[TASK DESCRIPTION] Please quote only the lines that start at the one with "Of the point" and go on to the last line of the data, both ends kept.

[DATA LINES]
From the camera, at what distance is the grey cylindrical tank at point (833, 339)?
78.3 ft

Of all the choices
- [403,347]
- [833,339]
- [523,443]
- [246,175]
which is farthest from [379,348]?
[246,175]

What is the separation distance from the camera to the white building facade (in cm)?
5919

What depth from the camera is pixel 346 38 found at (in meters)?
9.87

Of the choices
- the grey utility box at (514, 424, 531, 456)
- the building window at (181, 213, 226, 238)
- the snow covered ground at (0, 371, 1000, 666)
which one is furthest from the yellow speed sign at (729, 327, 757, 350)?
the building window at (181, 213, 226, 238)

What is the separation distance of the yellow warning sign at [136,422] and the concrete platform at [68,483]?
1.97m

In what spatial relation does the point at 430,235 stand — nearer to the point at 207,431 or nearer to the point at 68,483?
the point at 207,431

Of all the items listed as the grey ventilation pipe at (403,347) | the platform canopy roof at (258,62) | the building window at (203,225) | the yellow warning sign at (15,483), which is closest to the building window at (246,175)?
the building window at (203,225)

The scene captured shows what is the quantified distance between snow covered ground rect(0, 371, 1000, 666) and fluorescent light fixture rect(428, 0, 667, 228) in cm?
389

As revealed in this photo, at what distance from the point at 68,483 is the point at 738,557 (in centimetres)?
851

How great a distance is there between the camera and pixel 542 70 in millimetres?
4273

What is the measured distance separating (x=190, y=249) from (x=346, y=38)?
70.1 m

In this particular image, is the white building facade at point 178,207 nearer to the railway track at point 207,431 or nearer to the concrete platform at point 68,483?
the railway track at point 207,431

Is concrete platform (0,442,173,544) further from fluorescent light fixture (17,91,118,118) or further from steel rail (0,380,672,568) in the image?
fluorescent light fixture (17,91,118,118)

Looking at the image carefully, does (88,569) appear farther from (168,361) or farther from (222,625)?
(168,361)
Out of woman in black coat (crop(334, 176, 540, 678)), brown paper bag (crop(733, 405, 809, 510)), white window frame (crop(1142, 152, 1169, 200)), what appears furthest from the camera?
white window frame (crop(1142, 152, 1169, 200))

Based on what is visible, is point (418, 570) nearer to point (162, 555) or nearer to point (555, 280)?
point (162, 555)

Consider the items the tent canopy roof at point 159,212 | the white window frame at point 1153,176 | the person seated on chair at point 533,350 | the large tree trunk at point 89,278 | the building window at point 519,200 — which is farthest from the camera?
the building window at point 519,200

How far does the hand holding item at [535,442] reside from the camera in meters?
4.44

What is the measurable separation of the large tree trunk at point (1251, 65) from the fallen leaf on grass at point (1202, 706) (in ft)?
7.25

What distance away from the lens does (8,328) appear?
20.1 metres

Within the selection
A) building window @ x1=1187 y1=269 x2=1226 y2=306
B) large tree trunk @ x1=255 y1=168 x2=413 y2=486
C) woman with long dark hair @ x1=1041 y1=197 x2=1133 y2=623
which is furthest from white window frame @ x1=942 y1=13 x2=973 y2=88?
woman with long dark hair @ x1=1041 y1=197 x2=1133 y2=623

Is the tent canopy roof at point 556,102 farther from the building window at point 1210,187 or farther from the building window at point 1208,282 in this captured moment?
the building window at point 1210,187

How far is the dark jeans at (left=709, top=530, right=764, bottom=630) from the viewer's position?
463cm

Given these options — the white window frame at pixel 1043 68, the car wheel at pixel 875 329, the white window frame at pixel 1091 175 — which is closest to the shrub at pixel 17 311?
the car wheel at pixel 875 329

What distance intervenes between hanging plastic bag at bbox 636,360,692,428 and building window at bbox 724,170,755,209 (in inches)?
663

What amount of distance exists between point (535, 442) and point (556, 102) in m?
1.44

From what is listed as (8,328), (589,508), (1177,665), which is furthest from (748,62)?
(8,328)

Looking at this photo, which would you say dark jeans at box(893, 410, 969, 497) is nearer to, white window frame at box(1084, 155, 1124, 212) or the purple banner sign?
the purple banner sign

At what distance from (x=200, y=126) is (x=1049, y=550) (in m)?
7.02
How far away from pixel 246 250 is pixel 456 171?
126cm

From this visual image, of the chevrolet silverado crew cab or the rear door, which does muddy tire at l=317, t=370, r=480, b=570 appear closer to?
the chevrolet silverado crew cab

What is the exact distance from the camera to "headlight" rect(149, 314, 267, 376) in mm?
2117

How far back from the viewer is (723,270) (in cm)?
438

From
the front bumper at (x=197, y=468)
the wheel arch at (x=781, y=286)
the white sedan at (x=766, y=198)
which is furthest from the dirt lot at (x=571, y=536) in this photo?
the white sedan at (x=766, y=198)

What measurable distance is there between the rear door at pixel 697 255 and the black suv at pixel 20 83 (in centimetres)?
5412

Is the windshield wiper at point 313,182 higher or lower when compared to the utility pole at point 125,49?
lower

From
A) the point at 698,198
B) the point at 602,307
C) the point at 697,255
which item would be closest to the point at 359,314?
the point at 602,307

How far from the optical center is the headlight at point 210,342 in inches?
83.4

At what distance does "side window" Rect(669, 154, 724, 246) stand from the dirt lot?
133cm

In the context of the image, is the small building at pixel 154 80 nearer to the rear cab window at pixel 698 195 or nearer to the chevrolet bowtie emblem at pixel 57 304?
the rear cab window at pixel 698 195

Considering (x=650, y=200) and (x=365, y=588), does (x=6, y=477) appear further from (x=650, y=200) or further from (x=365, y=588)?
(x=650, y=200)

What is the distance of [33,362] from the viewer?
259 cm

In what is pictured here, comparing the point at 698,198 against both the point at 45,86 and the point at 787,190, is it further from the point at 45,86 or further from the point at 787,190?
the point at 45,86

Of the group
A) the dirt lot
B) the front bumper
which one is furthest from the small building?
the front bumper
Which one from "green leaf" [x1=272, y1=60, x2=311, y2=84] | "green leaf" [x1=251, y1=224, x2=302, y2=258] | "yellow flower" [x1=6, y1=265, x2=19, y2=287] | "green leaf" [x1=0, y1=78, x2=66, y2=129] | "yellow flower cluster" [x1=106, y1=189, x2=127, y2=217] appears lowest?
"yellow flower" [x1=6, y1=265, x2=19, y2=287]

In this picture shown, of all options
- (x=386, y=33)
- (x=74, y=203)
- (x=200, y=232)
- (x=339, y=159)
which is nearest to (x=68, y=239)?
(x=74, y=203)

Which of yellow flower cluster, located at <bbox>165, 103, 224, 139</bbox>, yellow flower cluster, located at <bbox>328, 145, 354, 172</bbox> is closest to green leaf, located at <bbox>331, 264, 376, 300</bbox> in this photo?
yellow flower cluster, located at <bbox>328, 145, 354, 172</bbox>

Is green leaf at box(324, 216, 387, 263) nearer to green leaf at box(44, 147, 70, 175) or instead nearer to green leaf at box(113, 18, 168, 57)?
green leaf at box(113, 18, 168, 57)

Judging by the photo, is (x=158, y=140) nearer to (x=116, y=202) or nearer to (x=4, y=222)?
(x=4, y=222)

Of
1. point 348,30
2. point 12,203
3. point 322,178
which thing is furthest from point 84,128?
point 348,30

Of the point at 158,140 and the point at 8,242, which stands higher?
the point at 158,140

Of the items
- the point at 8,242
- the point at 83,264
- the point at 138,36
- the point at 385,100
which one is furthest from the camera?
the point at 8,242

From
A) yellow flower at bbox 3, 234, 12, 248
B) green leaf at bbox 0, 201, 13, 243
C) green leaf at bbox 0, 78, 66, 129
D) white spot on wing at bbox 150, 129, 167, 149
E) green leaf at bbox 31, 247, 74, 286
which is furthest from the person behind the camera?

[THE ANSWER]
Of the point at 158,140 and the point at 8,242, which stands higher?
the point at 158,140

Of the items
- the point at 8,242
- the point at 83,264
- the point at 138,36
- the point at 385,100
which one is furthest from the camera?
the point at 8,242

From
A) yellow flower at bbox 3, 234, 12, 248
B) green leaf at bbox 0, 201, 13, 243
C) green leaf at bbox 0, 78, 66, 129
D) white spot on wing at bbox 150, 129, 167, 149
E) green leaf at bbox 31, 247, 74, 286
which is furthest from the person behind the camera?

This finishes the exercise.